* Begin *

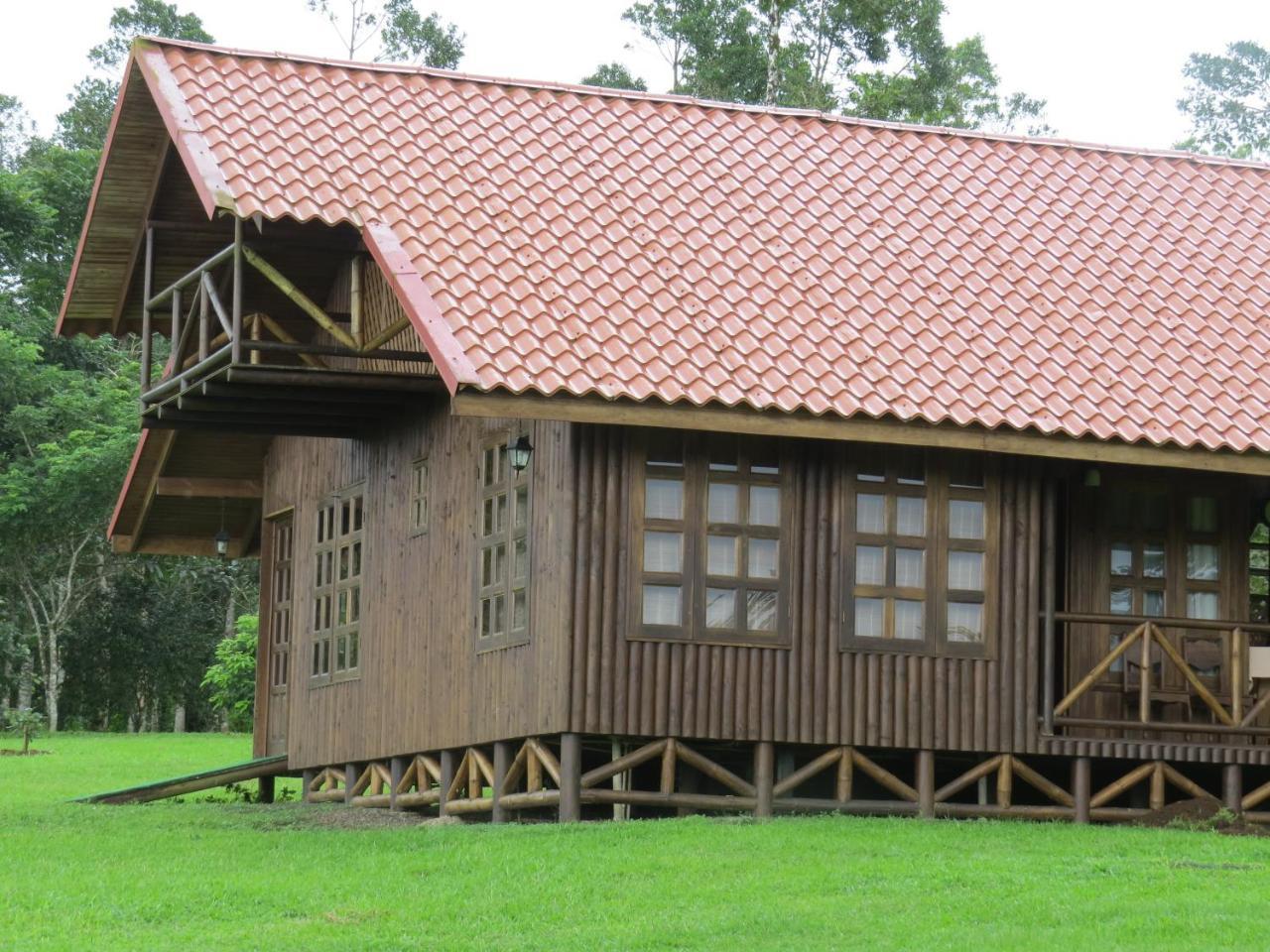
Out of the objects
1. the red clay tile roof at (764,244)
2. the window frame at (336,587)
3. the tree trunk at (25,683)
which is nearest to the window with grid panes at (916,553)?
the red clay tile roof at (764,244)

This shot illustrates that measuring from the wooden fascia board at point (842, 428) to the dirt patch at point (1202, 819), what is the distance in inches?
104

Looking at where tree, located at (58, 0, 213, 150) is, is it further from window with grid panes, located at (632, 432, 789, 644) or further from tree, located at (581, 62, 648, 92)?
window with grid panes, located at (632, 432, 789, 644)

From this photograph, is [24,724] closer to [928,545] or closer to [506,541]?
[506,541]

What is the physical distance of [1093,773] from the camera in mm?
18562

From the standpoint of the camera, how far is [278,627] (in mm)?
25328

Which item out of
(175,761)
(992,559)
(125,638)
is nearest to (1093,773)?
(992,559)

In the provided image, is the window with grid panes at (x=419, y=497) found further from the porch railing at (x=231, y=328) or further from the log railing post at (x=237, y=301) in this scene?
the log railing post at (x=237, y=301)

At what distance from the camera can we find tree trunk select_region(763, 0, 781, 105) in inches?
1711

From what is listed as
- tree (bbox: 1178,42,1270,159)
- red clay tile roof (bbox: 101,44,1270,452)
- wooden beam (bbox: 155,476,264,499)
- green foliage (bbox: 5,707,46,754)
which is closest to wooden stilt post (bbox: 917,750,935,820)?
red clay tile roof (bbox: 101,44,1270,452)

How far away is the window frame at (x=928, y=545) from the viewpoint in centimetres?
1694

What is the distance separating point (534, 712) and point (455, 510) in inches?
102

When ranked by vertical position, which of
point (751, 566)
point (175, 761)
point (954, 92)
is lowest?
point (175, 761)

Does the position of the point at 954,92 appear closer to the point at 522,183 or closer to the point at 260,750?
the point at 260,750

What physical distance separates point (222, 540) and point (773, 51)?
21.2 metres
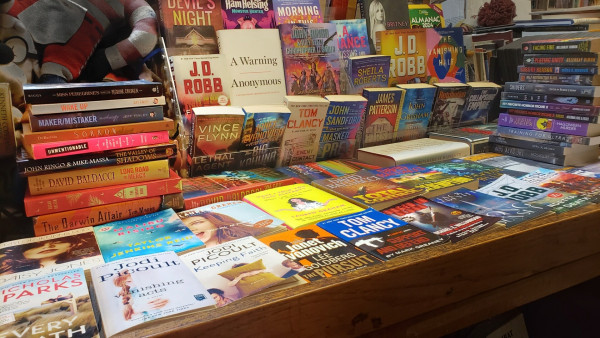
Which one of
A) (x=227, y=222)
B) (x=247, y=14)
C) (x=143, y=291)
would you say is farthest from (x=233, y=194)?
(x=247, y=14)

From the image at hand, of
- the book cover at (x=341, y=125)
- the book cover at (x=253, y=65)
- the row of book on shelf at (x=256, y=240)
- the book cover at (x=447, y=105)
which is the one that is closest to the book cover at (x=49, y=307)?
the row of book on shelf at (x=256, y=240)

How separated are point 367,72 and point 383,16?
1.00ft

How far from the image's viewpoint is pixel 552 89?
1.80 m

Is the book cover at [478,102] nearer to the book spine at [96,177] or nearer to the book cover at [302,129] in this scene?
the book cover at [302,129]

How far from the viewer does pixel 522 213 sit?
4.31 ft

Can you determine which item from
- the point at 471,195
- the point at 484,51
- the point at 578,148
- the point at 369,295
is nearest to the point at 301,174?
the point at 471,195

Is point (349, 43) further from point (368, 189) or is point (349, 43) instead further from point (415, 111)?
point (368, 189)

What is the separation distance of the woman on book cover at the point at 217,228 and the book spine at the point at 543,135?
3.85 ft

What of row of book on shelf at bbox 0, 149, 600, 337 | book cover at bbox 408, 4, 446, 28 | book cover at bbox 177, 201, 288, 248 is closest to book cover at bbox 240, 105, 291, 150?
→ row of book on shelf at bbox 0, 149, 600, 337

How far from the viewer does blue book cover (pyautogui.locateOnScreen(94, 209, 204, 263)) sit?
1136 millimetres

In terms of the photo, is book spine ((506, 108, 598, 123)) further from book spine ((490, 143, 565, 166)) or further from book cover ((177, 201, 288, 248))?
book cover ((177, 201, 288, 248))

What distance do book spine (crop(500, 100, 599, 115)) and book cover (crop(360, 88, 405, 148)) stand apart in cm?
42

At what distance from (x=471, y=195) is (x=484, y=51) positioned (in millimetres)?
1152

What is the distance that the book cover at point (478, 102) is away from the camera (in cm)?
217
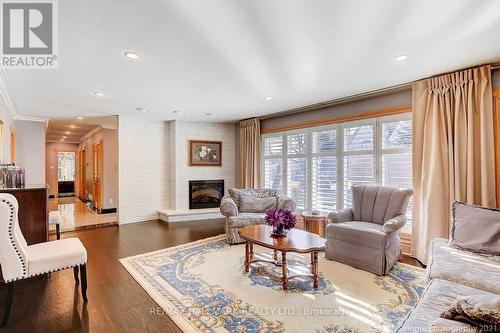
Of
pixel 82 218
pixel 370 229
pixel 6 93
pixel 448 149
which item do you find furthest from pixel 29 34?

* End *

Set out the lines from the line with "When ranked by vertical position, which of" to the line with "21.2 metres" as a Markdown table with the columns Row and Line, numbering each row and skipping blank lines.

RESULT OF THIS TASK →
| Row | Line |
|---|---|
| 1 | When ranked by vertical position, which of |
| 2 | point (751, 566) |
| 3 | point (175, 761) |
| 4 | point (954, 92) |
| 5 | is lowest? |
| 6 | point (175, 761) |
| 7 | Does the position of the point at 954,92 appear closer to the point at 522,183 or closer to the point at 260,750? |
| 8 | the point at 260,750 |
| 9 | What physical distance separates point (222, 540) and point (773, 51)? |
| 10 | 21.2 metres |